Alper Potuk : (5/10) Son dakikalarda yorulan takımı dinamikleştirmek için oyuna girdi ancak o da topu ileriye taşımak konusunda ilaç olamadı.

Roman Neustadter : (5/10) Değerlendirecek kadar bir performans göstermedi, zaman geçirmek adına oyuna girdi.

Dick Advocaat : (7/10) Kadro tercihi kazandığımız sürece eleştirilemez. Konya deplasmanında savunma yaparak kazanmak kötümser bir senaryo değil ancak bugün maçı kazandıran bireysel bir hata oldu. Rakibin hata yapmadığı maçlarda kötü futbol en fazla 1 puan getirir. İkinci değişikliği biraz daha erken yapması ve takımı rahatlatması gerekirdi.

Bir paragraf da hakem Bülent Yıldırım’a açalım. Çaldığı penaltı düdüğü %100 haklı, çalmadığı 2 penaltı da bence haklı. İlkinde top çok yakın mesafeden çarptı, Skrtel’in pozisyonunda ise rakip çok yakın mesafede olduğu için Skrtel topa hamle yapacak kadar zamana sahip değildi.

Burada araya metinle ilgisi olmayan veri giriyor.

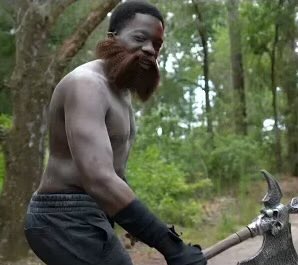 RezZolve tweet media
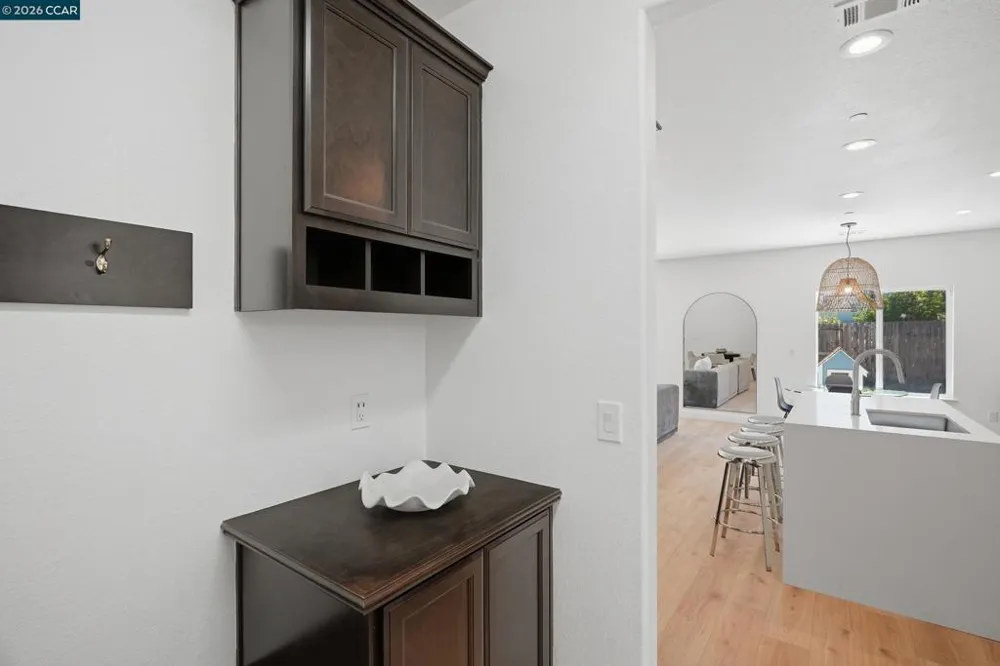 1608 Sephos St Manteca, CA 95337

Hakem çok alakasız pozisyonlarda faul düdükleri çalarak oyunu çok sık kesti. Gösterdiği kartlarda da hatalı kararları vardı. Sonuç olarak skora etki etmemiş olması sevindirici.

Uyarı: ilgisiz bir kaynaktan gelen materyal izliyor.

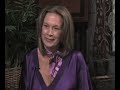 Q&A Cafe w/ Carol Joynt: Mike Isikoff and David Corn Q&A Cafe w/ Carol Joynt: Mike Isikoff and David Corn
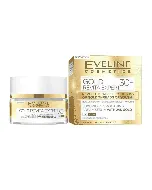Crème visage gold revita expert ultra-lissante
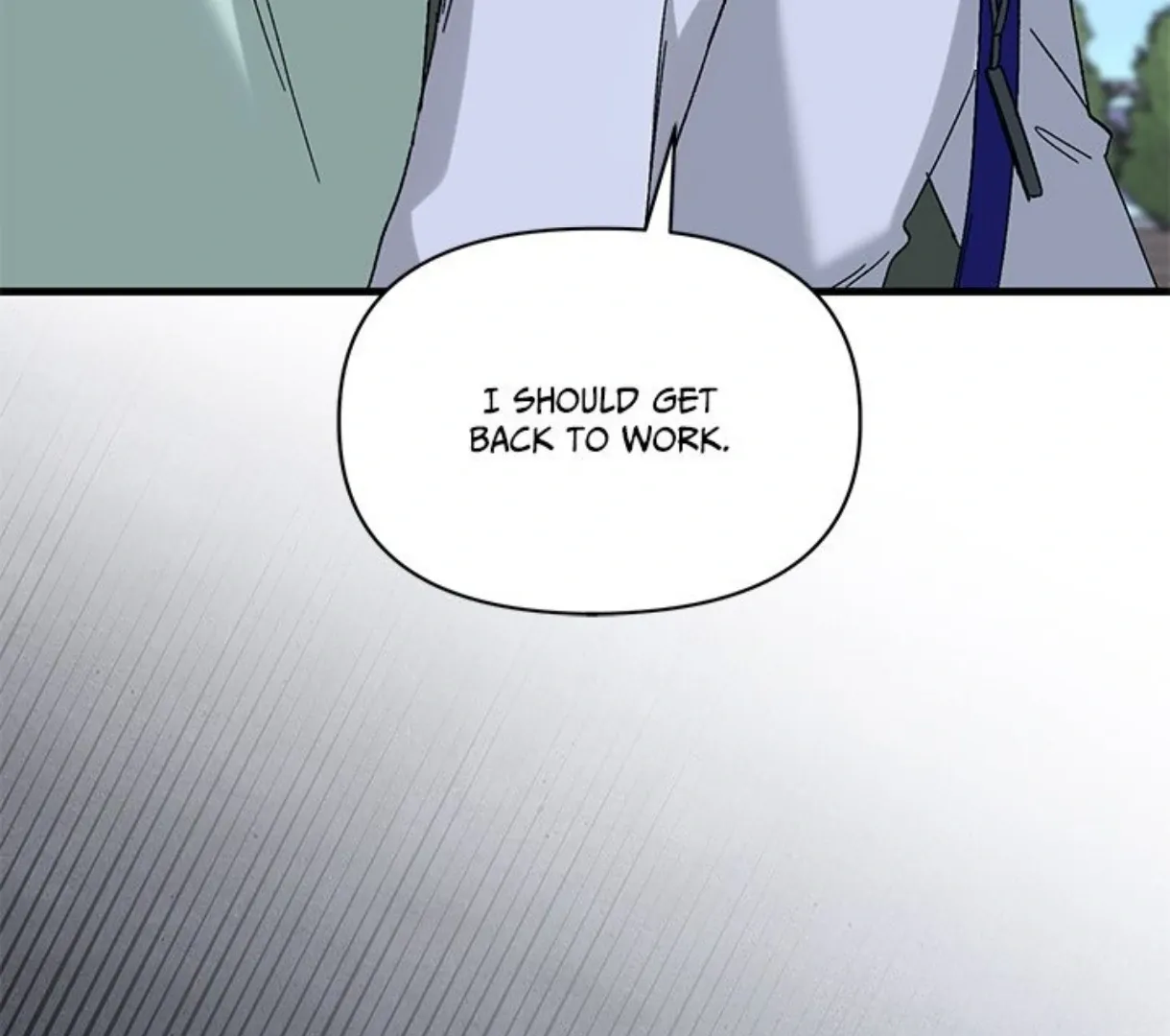 Pitter-Patter Mangakakalot X Chapter 17 Page 192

Özetle; ağır mağlubiyet sonrası zor bir deplasmanda, kötü bir futbolla kazandık bu sezon ilk kez. Devre arasına kadar ite kaka bu şekilde gitmek zorundayız. Konya deplasmanında aldığımız 3 puan, içerideki beraberliklerden birini telafi etti diyebiliriz. Kritik maçlarda 1-2 galibiyete daha ihtiyacımız var.